> **What to produce**
Quote the entries word for word. Omit the pictures.

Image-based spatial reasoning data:

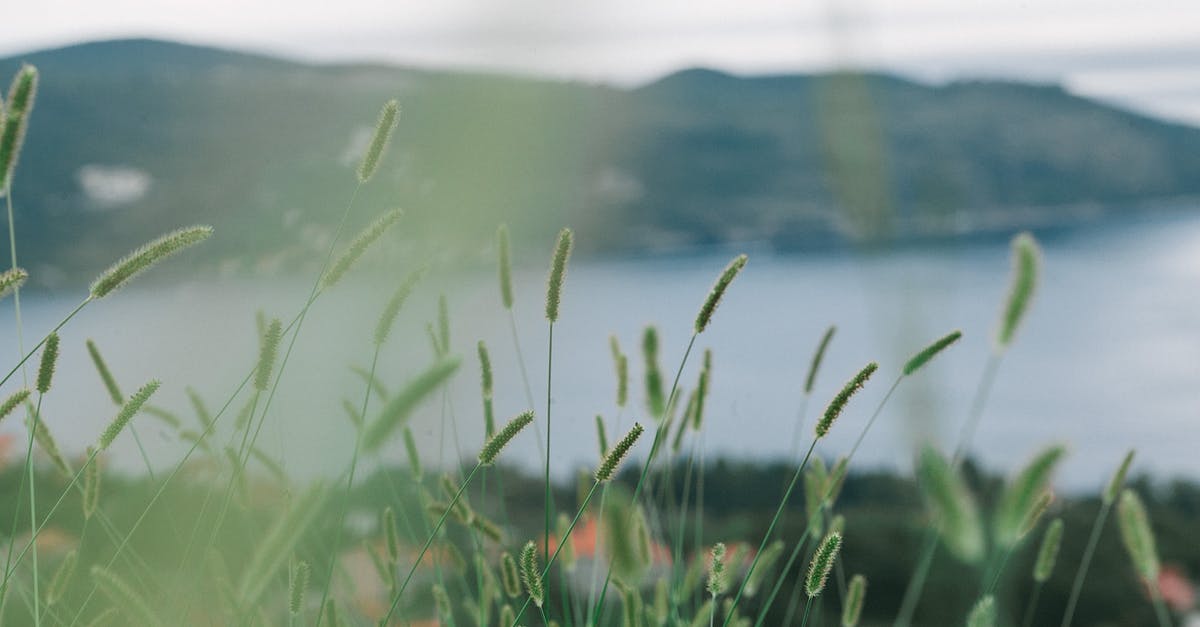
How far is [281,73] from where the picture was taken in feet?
38.4

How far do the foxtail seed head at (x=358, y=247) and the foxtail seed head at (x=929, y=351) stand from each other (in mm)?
270

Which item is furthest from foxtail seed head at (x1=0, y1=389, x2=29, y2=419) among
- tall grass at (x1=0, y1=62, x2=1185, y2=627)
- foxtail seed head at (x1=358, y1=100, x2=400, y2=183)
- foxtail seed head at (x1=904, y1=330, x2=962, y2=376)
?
foxtail seed head at (x1=904, y1=330, x2=962, y2=376)

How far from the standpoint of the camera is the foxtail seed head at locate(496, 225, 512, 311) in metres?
0.68

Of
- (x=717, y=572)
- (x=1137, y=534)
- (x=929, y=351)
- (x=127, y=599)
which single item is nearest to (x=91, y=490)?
(x=127, y=599)

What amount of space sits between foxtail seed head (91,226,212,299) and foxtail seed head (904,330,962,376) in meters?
0.34

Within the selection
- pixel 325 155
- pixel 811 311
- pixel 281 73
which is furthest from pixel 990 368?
pixel 281 73

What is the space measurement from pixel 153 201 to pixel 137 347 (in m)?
11.3

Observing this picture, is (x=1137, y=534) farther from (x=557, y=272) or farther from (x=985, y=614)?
(x=557, y=272)

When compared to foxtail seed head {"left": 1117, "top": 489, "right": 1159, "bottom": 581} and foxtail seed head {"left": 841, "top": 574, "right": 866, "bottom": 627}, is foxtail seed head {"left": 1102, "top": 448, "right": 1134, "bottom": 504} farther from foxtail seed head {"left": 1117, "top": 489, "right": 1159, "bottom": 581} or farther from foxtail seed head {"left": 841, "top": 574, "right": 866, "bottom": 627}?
foxtail seed head {"left": 841, "top": 574, "right": 866, "bottom": 627}

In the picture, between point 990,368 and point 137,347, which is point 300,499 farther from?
point 137,347

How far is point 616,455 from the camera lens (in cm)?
50

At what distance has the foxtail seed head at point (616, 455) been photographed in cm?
50

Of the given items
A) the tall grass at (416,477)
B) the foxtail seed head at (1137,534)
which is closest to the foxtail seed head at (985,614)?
the tall grass at (416,477)

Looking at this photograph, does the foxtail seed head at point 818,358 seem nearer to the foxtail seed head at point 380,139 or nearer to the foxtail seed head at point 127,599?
the foxtail seed head at point 380,139
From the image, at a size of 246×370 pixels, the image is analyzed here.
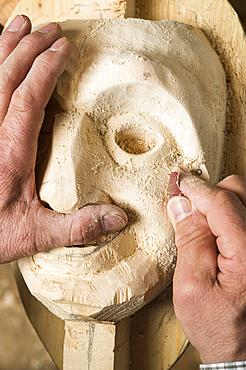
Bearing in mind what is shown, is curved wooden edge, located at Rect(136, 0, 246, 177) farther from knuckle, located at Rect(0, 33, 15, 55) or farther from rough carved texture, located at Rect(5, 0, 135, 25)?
knuckle, located at Rect(0, 33, 15, 55)

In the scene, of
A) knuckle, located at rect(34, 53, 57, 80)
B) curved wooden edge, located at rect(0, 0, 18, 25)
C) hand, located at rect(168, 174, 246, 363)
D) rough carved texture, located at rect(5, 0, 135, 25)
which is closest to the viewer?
hand, located at rect(168, 174, 246, 363)

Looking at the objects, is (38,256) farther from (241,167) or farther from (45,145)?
(241,167)

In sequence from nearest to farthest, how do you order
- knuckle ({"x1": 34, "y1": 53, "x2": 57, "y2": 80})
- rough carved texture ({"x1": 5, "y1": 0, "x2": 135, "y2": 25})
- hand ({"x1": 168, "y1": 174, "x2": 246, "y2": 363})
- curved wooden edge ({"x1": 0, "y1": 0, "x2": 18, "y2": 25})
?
hand ({"x1": 168, "y1": 174, "x2": 246, "y2": 363}) → knuckle ({"x1": 34, "y1": 53, "x2": 57, "y2": 80}) → rough carved texture ({"x1": 5, "y1": 0, "x2": 135, "y2": 25}) → curved wooden edge ({"x1": 0, "y1": 0, "x2": 18, "y2": 25})

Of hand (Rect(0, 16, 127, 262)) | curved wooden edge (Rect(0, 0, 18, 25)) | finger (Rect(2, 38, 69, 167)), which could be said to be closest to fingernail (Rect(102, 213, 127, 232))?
hand (Rect(0, 16, 127, 262))

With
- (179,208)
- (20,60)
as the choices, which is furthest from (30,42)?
(179,208)

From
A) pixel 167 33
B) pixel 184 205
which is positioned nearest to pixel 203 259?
pixel 184 205

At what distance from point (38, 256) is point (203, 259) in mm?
208

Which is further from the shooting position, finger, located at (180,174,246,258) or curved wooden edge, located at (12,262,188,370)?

> **Response to this task**
How far is [281,73] from where the picture was taken in feet?
38.4

How far do the foxtail seed head at (x=358, y=247) and the foxtail seed head at (x=929, y=351) stand from each other (in mm)?
270

Which item is furthest from foxtail seed head at (x1=0, y1=389, x2=29, y2=419) among
- tall grass at (x1=0, y1=62, x2=1185, y2=627)
- foxtail seed head at (x1=358, y1=100, x2=400, y2=183)
- foxtail seed head at (x1=904, y1=330, x2=962, y2=376)
?
foxtail seed head at (x1=904, y1=330, x2=962, y2=376)

How far from the standpoint of the camera is the foxtail seed head at locate(496, 225, 512, 311) in metres?
0.68

Of
- (x=717, y=572)
- (x=1137, y=534)
- (x=929, y=351)
- (x=127, y=599)
which single item is nearest to (x=91, y=490)?
(x=127, y=599)

What amount of space sits between foxtail seed head (91,226,212,299) and foxtail seed head (904,330,962,376) in meters?
0.34

Within the selection
- pixel 325 155
- pixel 811 311
- pixel 281 73
which is furthest from pixel 990 368?
pixel 281 73

What is the space measurement from pixel 153 201 to pixel 137 347 (in m)?
11.3

Observing this picture, is (x=1137, y=534) farther from (x=557, y=272) or farther from (x=985, y=614)?
(x=557, y=272)

When compared to foxtail seed head {"left": 1117, "top": 489, "right": 1159, "bottom": 581} and foxtail seed head {"left": 841, "top": 574, "right": 866, "bottom": 627}, is foxtail seed head {"left": 1102, "top": 448, "right": 1134, "bottom": 504} farther from foxtail seed head {"left": 1117, "top": 489, "right": 1159, "bottom": 581} or farther from foxtail seed head {"left": 841, "top": 574, "right": 866, "bottom": 627}?
foxtail seed head {"left": 841, "top": 574, "right": 866, "bottom": 627}

In the picture, between point 990,368 and point 137,347, which is point 300,499 farther from?
point 137,347

How far is point 616,455 from the camera lens (in cm)?
50

At what distance has the foxtail seed head at point (616, 455) been photographed in cm?
50

Of the given items
A) the tall grass at (416,477)
B) the foxtail seed head at (1137,534)
which is closest to the foxtail seed head at (985,614)?
the tall grass at (416,477)

Looking at this photograph, does the foxtail seed head at point 818,358 seem nearer to the foxtail seed head at point 380,139 or nearer to the foxtail seed head at point 127,599?
the foxtail seed head at point 380,139
From the image, at a size of 246×370 pixels, the image is analyzed here.
Bearing in mind what is shown, is curved wooden edge, located at Rect(136, 0, 246, 177) farther from knuckle, located at Rect(0, 33, 15, 55) or farther from rough carved texture, located at Rect(5, 0, 135, 25)?
knuckle, located at Rect(0, 33, 15, 55)

In the scene, of
A) knuckle, located at rect(34, 53, 57, 80)
B) curved wooden edge, located at rect(0, 0, 18, 25)
C) hand, located at rect(168, 174, 246, 363)
D) rough carved texture, located at rect(5, 0, 135, 25)
which is closest to the viewer?
hand, located at rect(168, 174, 246, 363)

Looking at the objects, is (38,256) farther from (241,167) or farther from (45,145)?
(241,167)

In sequence from nearest to farthest, how do you order
- knuckle ({"x1": 34, "y1": 53, "x2": 57, "y2": 80})
- rough carved texture ({"x1": 5, "y1": 0, "x2": 135, "y2": 25})
- hand ({"x1": 168, "y1": 174, "x2": 246, "y2": 363})
- curved wooden edge ({"x1": 0, "y1": 0, "x2": 18, "y2": 25})
?
hand ({"x1": 168, "y1": 174, "x2": 246, "y2": 363}) → knuckle ({"x1": 34, "y1": 53, "x2": 57, "y2": 80}) → rough carved texture ({"x1": 5, "y1": 0, "x2": 135, "y2": 25}) → curved wooden edge ({"x1": 0, "y1": 0, "x2": 18, "y2": 25})

Of hand (Rect(0, 16, 127, 262)) | curved wooden edge (Rect(0, 0, 18, 25)) | finger (Rect(2, 38, 69, 167)), which could be said to be closest to fingernail (Rect(102, 213, 127, 232))?
hand (Rect(0, 16, 127, 262))

With
- (179,208)
- (20,60)
as the choices, which is furthest from (30,42)?
(179,208)

From
A) pixel 167 33
B) pixel 184 205
which is positioned nearest to pixel 203 259?
pixel 184 205

At what distance from point (38, 256) is point (203, 259) in mm?
208

Which is further from the shooting position, finger, located at (180,174,246,258) or curved wooden edge, located at (12,262,188,370)?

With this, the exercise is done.